Moscow, Russia ( — Two Russian lawmakers say that legalized abortion leaves out the opinion of husbands and have proposed legislation allowing them to have input before their spouse can abort their child. The bill requires spousal consent before an abortion facility can do an abortion on a married woman.

Alexander Krutov and Nikolay Leonov of the Rodina political faction proposed the bill in the State Duma.

"No abortion unless husband allows it," Krutov told the Interfax news agency about his legislation.

The draft text of the bill says that an unmarried woman can have an abortion on her own but both the married woman and her husband must both consent to the abortion in the case of a married couple.

In order for the abortion to be done, the husband must appear at the abortion business with his wife and sign a consent form along with her. Anyone forging a consent document could be jailed.

Krutov also said that the bill would help reduce the number of abortions at a time when Russia is facing sever underpopulation problems. The use of abortion as birth control has caused the nation’s population to plummet and the country will eventually have a hard time finding enough workers and supporting its elderly citizens.

"Two hundred thousand women have their first abortion every year," Krutov added, saying that many Russian women suffer complications following their abortion even though abortion is legal.

"I hope this initiative, if developed, will mean that the embryo murders would be less," he added in rough English.

The number of abortions in Russia is now about 1.5 million annually, just under the number of births there, which number 1.6 million per year. About 120,000 women experience medical problems following abortions.

New figures show that abortions are on the decline there, but some estimates indicate as many as 10-15 percent of all abortions aren’t recorded by the government meaning abortions probably still outnumber births there.

Vladimir Serov, the deputy director of the Obstetrics, Gynecology, and Perinatology Center at the Russian Academy of Medical Sciences, told the Russian media source Regnum that 120,000 women are injured each year from legal abortions.

He said numerous Russian women suffer from sterility, endometriosis and other problems following abortions.

Ultimately, about 8 percent of all women having abortions experience significant medical problems.

Abortion has also led to a significant problem of premature births and Serov said Russian women typically have 160,000 miscarriages a year and there are 60,000 premature births annually.

To combat the underpopulation problems, Russia has also tried financial incentives to try to stem the tide.

President Vladimir Putin in May defined the crisis as the nation’s biggest problem and the government is offering hefty bonuses to women who have a second child.

Putin ordered the Russian parliament to more than double the monthly child support payments to about $55 US monthly. Women who choose to have a second child can qualify for as much as $9,200 — a huge sum of money in a country where the average monthly salary is $330.

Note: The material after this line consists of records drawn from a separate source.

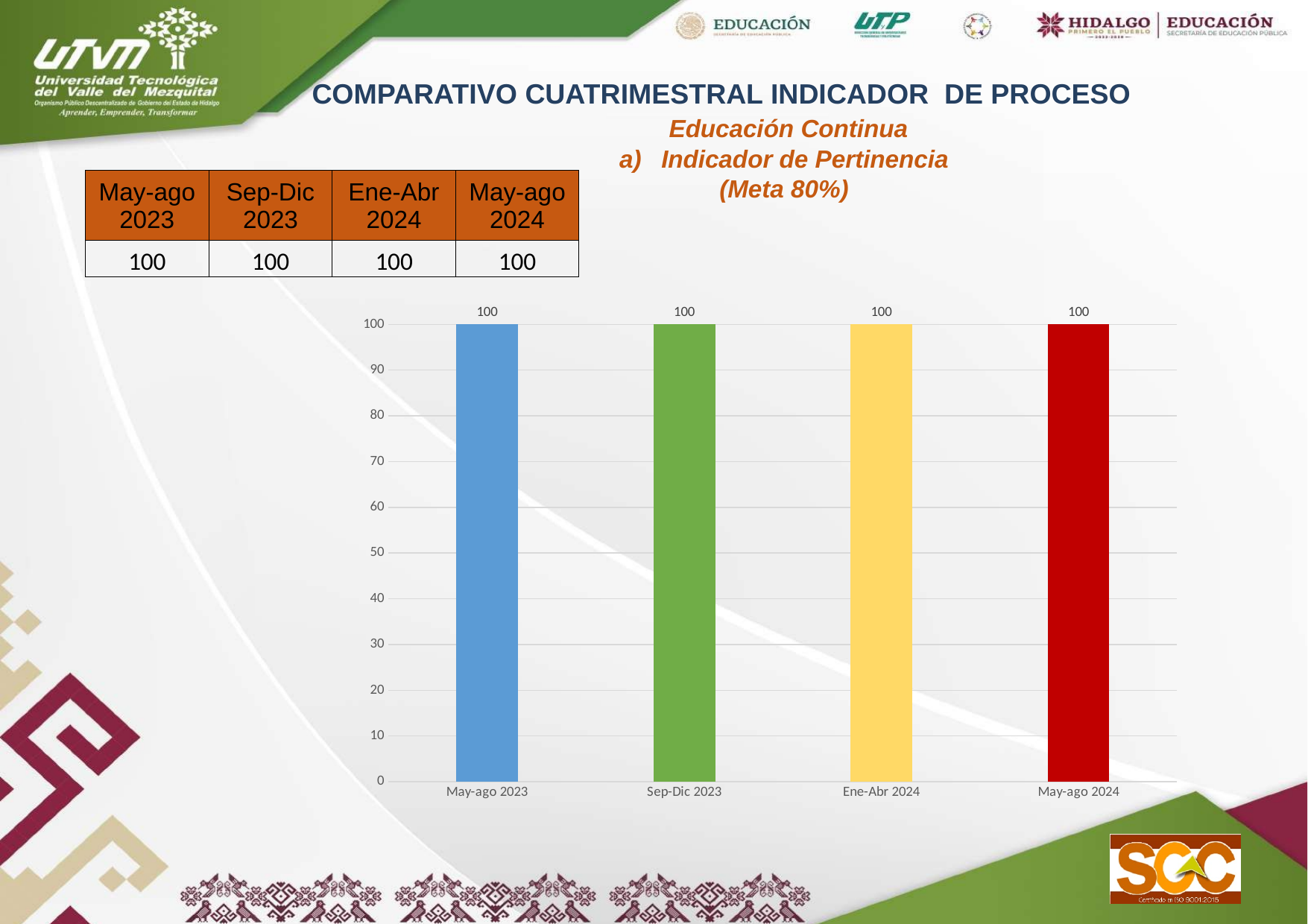
What is the value for May-ago 2024 in the chart? 100 What colour is the bar for May-ago 2024? red Is the value for Ene-Abr 2024 greater or less than 80? greater Do the values rise, fall, or stay the same from May-ago 2023 to May-ago 2024? stay the same What kind of chart is shown on the slide? bar chart How many categories (periods) are shown on the x axis of the chart? 4 What is the value for Sep-Dic 2023 in the chart? 100 What is the difference between the values for May-ago 2024 and May-ago 2023? 0 What is the label of the first category on the x axis of the chart? May-ago 2023 What is the value for Ene-Abr 2024 in the chart? 100 What is the value for May-ago 2023 in the chart? 100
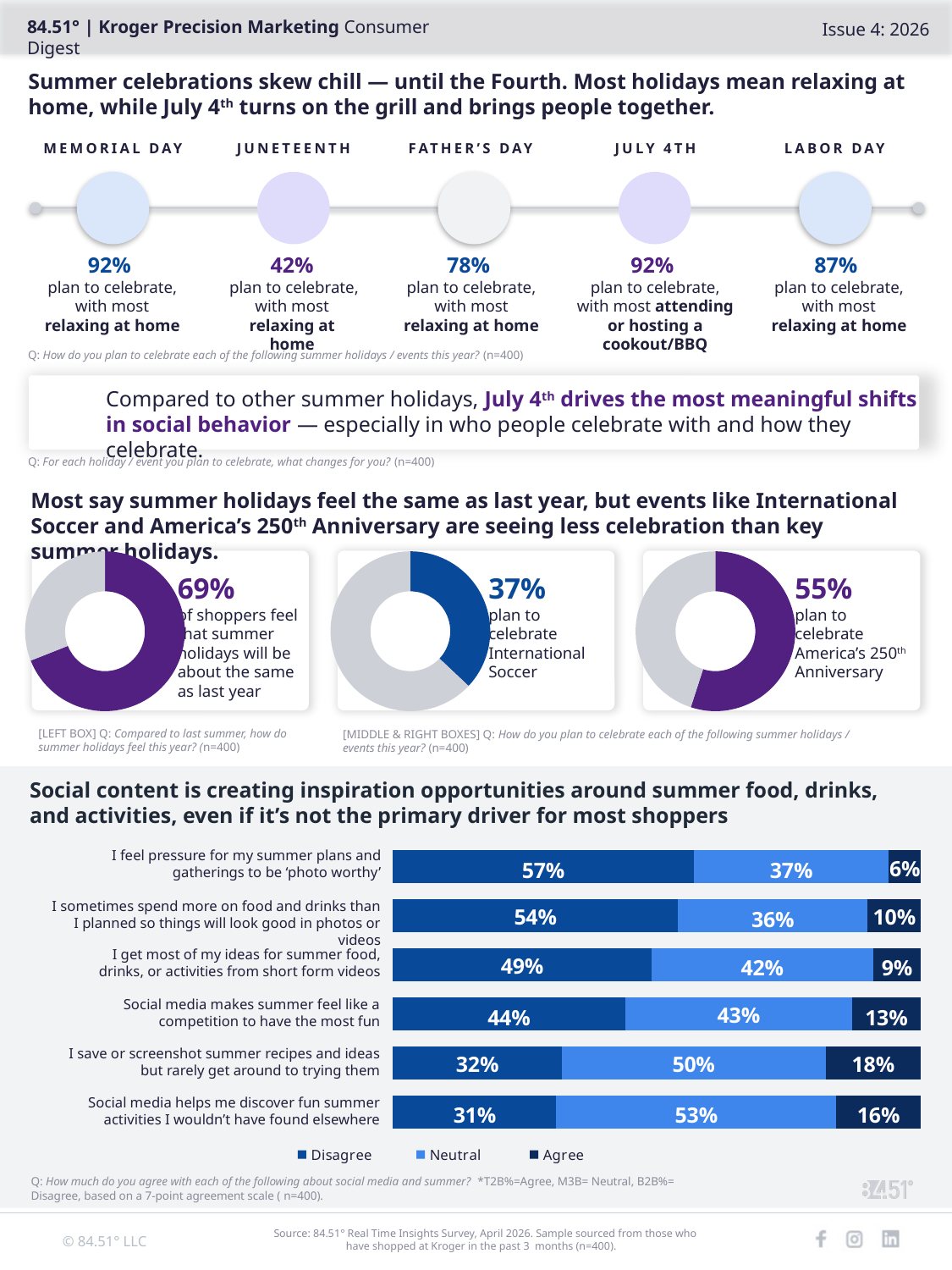
In the stacked bar chart about social media and summer, which has the larger Disagree share: 'I sometimes spend more on food and drinks than I planned...' or 'I get most of my ideas for summer food, drinks, or activities from short form videos'? I sometimes spend more on food and drinks than I planned so things will look good in photos or videos What kind of chart is used to show agreement with the social media and summer statements? Stacked bar chart In the stacked bar chart about social media and summer, which statement has the lowest Agree percentage? I feel pressure for my summer plans and gatherings to be 'photo worthy' Comparing the middle and right donut charts, which has the larger share: those planning to celebrate International Soccer or those planning to celebrate America's 250th Anniversary? America's 250th Anniversary In the stacked bar chart about social media and summer, which statement has the highest Agree percentage? I save or screenshot summer recipes and ideas but rarely get around to trying them In the stacked bar chart about social media and summer, what percentage agree with 'I save or screenshot summer recipes and ideas but rarely get around to trying them'? 18% In the stacked bar chart about social media and summer, what percentage disagree with 'I feel pressure for my summer plans and gatherings to be photo worthy'? 57% In the stacked bar chart about social media and summer, how much higher is the Neutral share for 'Social media helps me discover fun summer activities I wouldn't have found elsewhere' than for 'I feel pressure for my summer plans and gatherings to be photo worthy'? 16 percentage points In the middle donut chart, what percentage plan to celebrate International Soccer? 37% How many series does the legend of the stacked bar chart about social media and summer list? 3 How many statements are shown in the stacked bar chart about social media and summer? 6 In the stacked bar chart about social media and summer, what is the total of the three segments for 'I feel pressure for my summer plans and gatherings to be photo worthy'? 100%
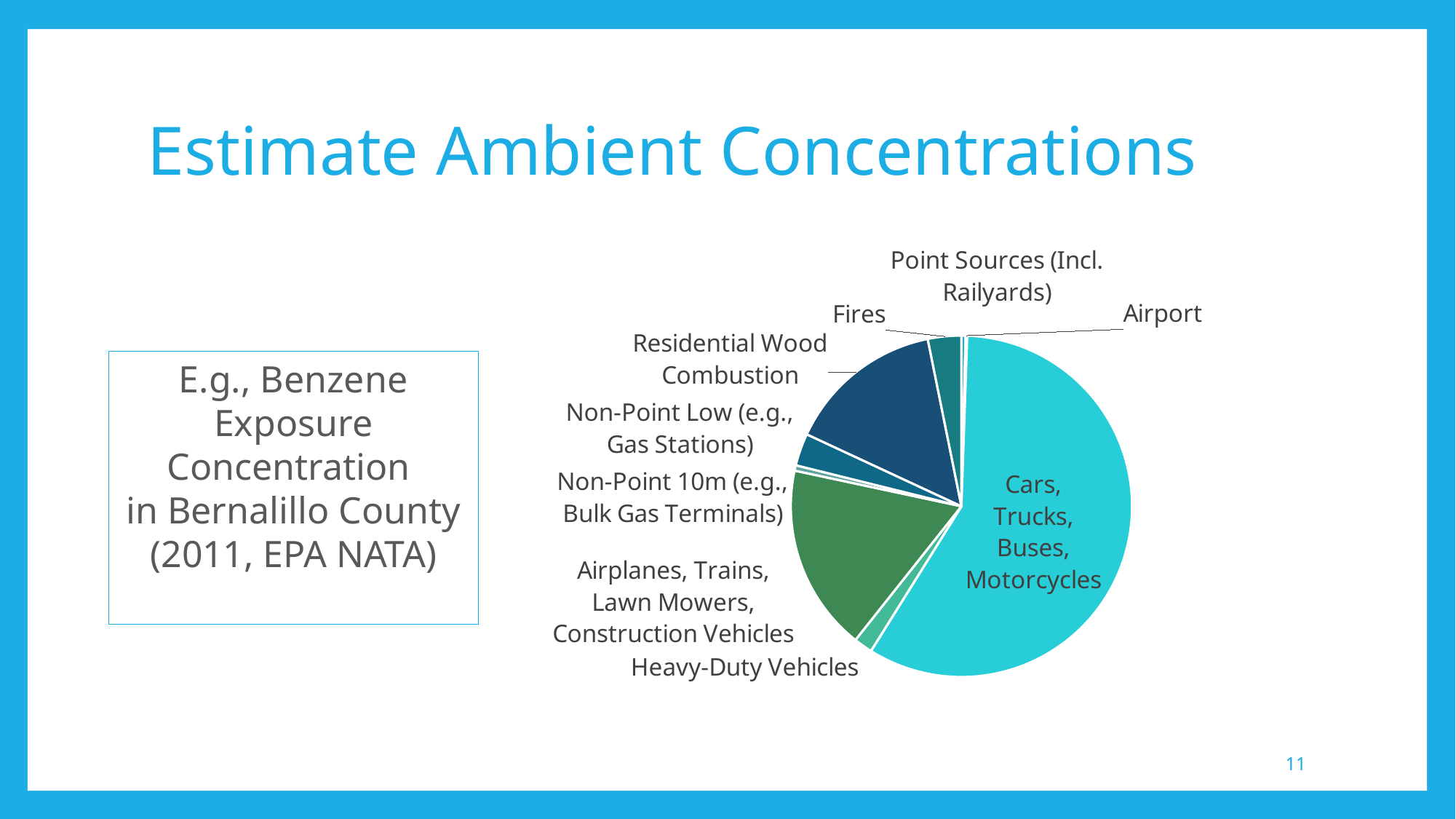
Which slice is larger: Residential Wood Combustion or Fires? Residential Wood Combustion Which slice is larger: Fires or Airport? Fires Which slice is larger: Airplanes, Trains, Lawn Mowers, Construction Vehicles or Heavy-Duty Vehicles? Airplanes, Trains, Lawn Mowers, Construction Vehicles Which pollutant's exposure concentration does the pie chart illustrate, according to the text box? Benzene How many categories (slices) does the pie chart have? 9 Which category has the largest slice of the pie chart? Cars, Trucks, Buses, Motorcycles What kind of chart is shown on the slide? pie chart Which county and year does the pie chart's data refer to, according to the text box? Bernalillo County, 2011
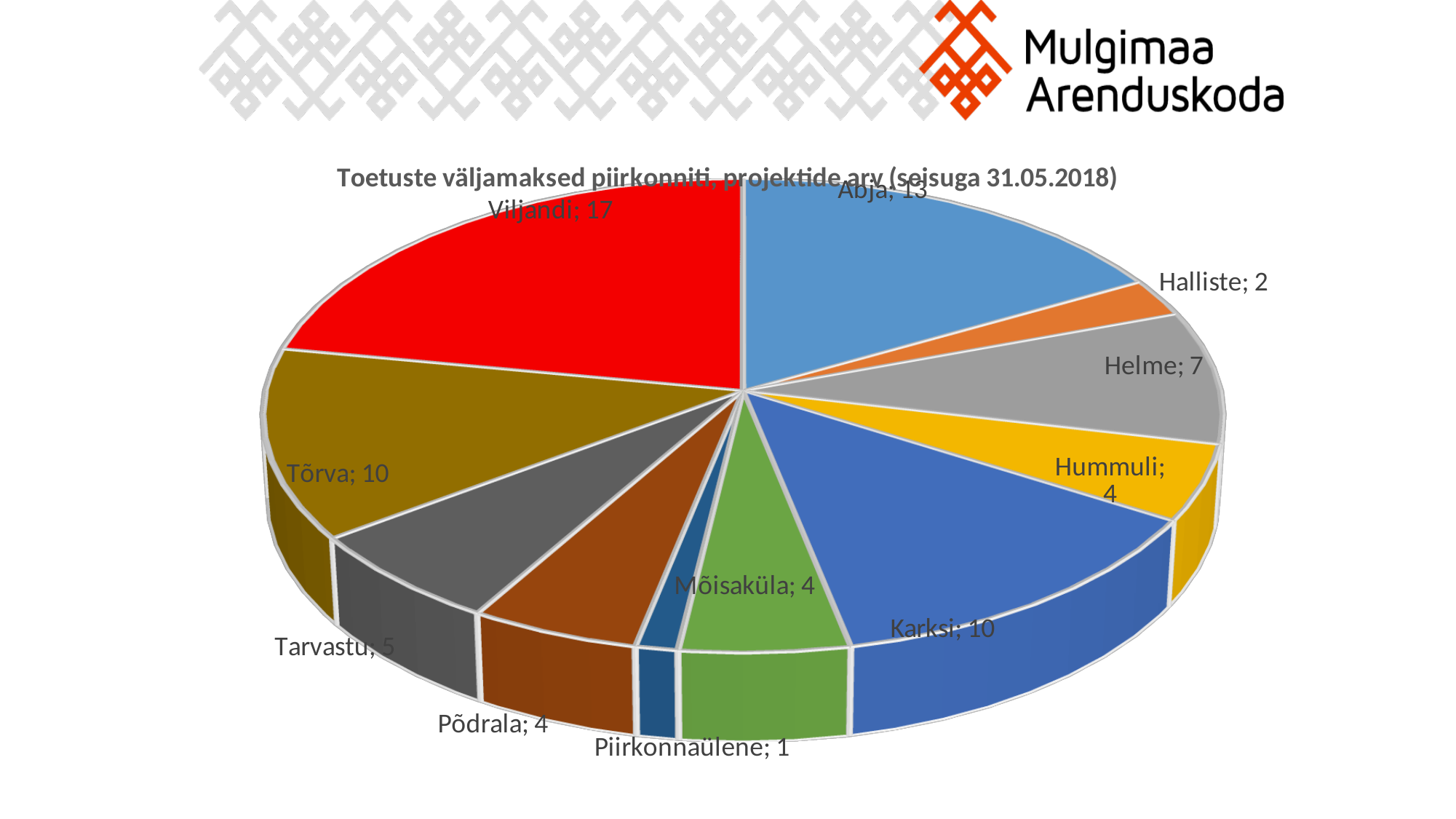
What is the title of the chart? Toetuste väljamaksed piirkonniti, projektide arv (seisuga 31.05.2018) Which region has the highest number of projects? Viljandi What is the value shown for Piirkonnaülene? 1 How many projects does the Viljandi slice represent? 17 What colour is the Viljandi slice? Red What type of chart is shown on the slide? Pie chart What is the difference between the values for Viljandi and Karksi? 7 How many slices does the pie chart have? 11 Which slice has the lowest value? Piirkonnaülene Which has a larger value, Tarvastu or Helme? Helme What is the value shown for Helme? 7 What is the difference between the values for Abja and Halliste? 11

Russia’s birthrate has been on the decline for decades and, in 2004, was just 1.17 babies per woman. It was twice as much in 1990, according to the Federal State Statistics Service. Population demographers say that 2.4 children born per woman is necessary for any nation to sustain its population.

Russia’s death rate rose to 16.3 in 2002 from 10.7 per thousand people in 1988 — high peacetime numbers.

The result of these dynamics put together is seen in a recent UN report which shows the Russian population shrinking by one-third by 2050. That could leave the nation unable to field an army to defend itself, man factories and other labor-intensive businesses and provide for older Russians in their retirement years.

Putin has also focused on adoption to promote the population and foreign adoptions of Russian children are on the decline. He has asked parliament to increase to $166 per month the stipend given to families that adopt children.